On March 9, a group of scientists, mostly from Brno’s Masaryk University, the Czech Geological Survey and South Bohemian University, came back from a two-month stay in Antarctica. Their trip, which was based out of the Johann Gregor Mendel Czech Antarctic Station on James Ross Island, was part of a long-term study to research the effects of global warming in extreme climates. The team also worked to develop the first geological map of the area. Since their return, expedition members have been balancing press conferences and TV appearances with analyses of the data and samples they brought back.
“We can consider the expedition very fruitful and successful,” said Masaryk University plant physiology professor Miloš Barták, adding that it will “undoubtedly bring many results and scientific outputs not only for Czech science but also for the International Polar database.”
The Antarctic station had been built in 2006 through a collaboration between Masaryk University and the Education Ministry, and the first research team headed there in early 2007. Many of the scientists who participated in that inaugural expedition returned again this January, and were thrilled by the amount of work this year’s favorable weather allowed them to accomplish.
“Everything in Antarctica depends on weather conditions,” Barták said. “We had only a few short-term episodes of strong wind and almost no snowfall. This allowed us to work in several field camps and explore some locations quite distant from the station. Therefore, both geologists and biologists managed to fulfill an extensive research program and collected a great number of samples and scientific data.”
Expedition members worked in groups of two to five people, arranged by discipline such as geology, biology, limnology (the study of inland waters), botany and climatology. If conditions were favorable, field work ran from about 10 a.m. to 8 p.m. “Sometimes later,” said Olga Bohuslavová, a third-year doctoral candidate at Masaryk University’s Faculty of Science, “because there was still light and you never knew when bad weather would come, so it was necessary to do as much as possible every day.”
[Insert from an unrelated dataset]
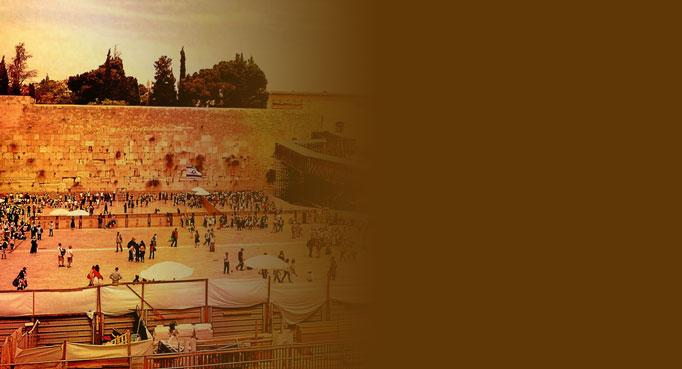 Yom Yerushalayim on YUTorah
As for the nature of that multidisciplinary work, the geologists collected samples and sought to finish the geological map; biologists built plexiglass chambers simulating climate change in order to study the impact on vegetation such as moss and lichen; and limnologists researched the lakes around the polar station, according to Masaryk University climatologist Kamil Láska.
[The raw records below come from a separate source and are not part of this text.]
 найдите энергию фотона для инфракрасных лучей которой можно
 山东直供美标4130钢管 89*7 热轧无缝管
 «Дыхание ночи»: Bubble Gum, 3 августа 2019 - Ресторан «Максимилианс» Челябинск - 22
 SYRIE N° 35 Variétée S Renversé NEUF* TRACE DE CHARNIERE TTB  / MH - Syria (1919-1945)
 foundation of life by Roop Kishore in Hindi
For his part, Láska added that aside from maintenance of meteorological stations (which suffered damages from the elements since last year’s expedition) he focused on measuring harmful UV radiation in the area.
“We are trying to find a connection not only related to the decrease of stratospheric ozone but we are also studying other atmospheric factors that lead to high doses of UV radiation reaching the Earth’s surface,” he said. The Antarctic peninsula is of interest in this respect, he added, because its specific patterns of atmospheric circulation impact local environmental trends, the most important being climate change and glacier recession. “Changes are also related to sea currents, sea-ice formation, salinity and nutrient fluctuations, on which the existence of sea ecosystems is directly dependent,” he said.
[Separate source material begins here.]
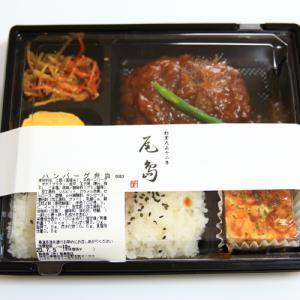 尾島商店の手掛ける「Meat Cafe OJIMA」で買えるハンバーグ弁当をテイクアウト!@野毛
In terms of publicizing the expedition’s findings, Láska has high hopes.
“Our primary goal is to get most of our data and measurements into worldwide data centers such as the Global Atmosphere Watch database, which falls under the World Meteorological Organization,” he said. “The most difficult task is getting our results into prestigious international magazines and reports that are going to be prepared after the International Polar Year [a collaborative research initiative] is over.”
Láska hopes that work and contacts with the British Antarctic Survey, the National Institute for Polar Research in Tokyo, the Norwegian Polar Institute and the Netherlands Institute of Ecology as well as attendance at various international conferences will help them toward that goal.
Job perks
While expedition members are excited by the amount of data they gathered this year, the Antarctic continent had more to offer than research advances. The scientists were treated to some dramatic sights, according to Láska, such as “the captivating view of white-blue ice blocks bobbing in the waves of Prince Gustav Channel, or the snowcapped peaks of the Antarctic Peninsula … or whales swimming just like that around your boat.”
Barták was no less enthusiastic. “The scenery is marvelous,” he added, describing views of “Red Island, which is really red at sunset, and the rocky peaks and white ice plateaus of the Antarctic Peninsula.”
But, after 10-hour days of trekking through such frozen splendors, the research station itself, powered largely by wind, was a welcome home away from home.  
“Around 8 or 9 p.m. we usually had dinner,” said Bohuslavová. “Then we’d listen to weather forecasts and some news from Marambio [an Argentinean station 75 kilometers away] and then we would just sit around the table chatting, watching some movie or playing the guitar.”
But the party got a little more crowded than expected this February, when a boat full of 170 German tourists showed up.
“You know, James Ross Island and the surrounding area is far from being visited frequently by tourists,” Barták said. “We didn’t expect any tourist ship.” But the surprise guests turned into a positive development. When the ship radioed the station to request a visit, three expedition members headed out to it in an inflatable boat. After meeting with the captain, Barták said the researchers “gave a lecture about James Ross Island, the history of the building of the J.G. Mendel station, and recent scientific activities and expedition members.”
The visit, however, keyed into one of Láska’s concerns about the future of the region. According to him, global warming isn’t the only threat facing the southernmost continent.
“I really wish that Antarctica lasts as long as possible as it was when I had a chance to get to know it,” he said, “so that it is not affected by the influx of tourists, whose numbers, unfortunately, are rising every year.”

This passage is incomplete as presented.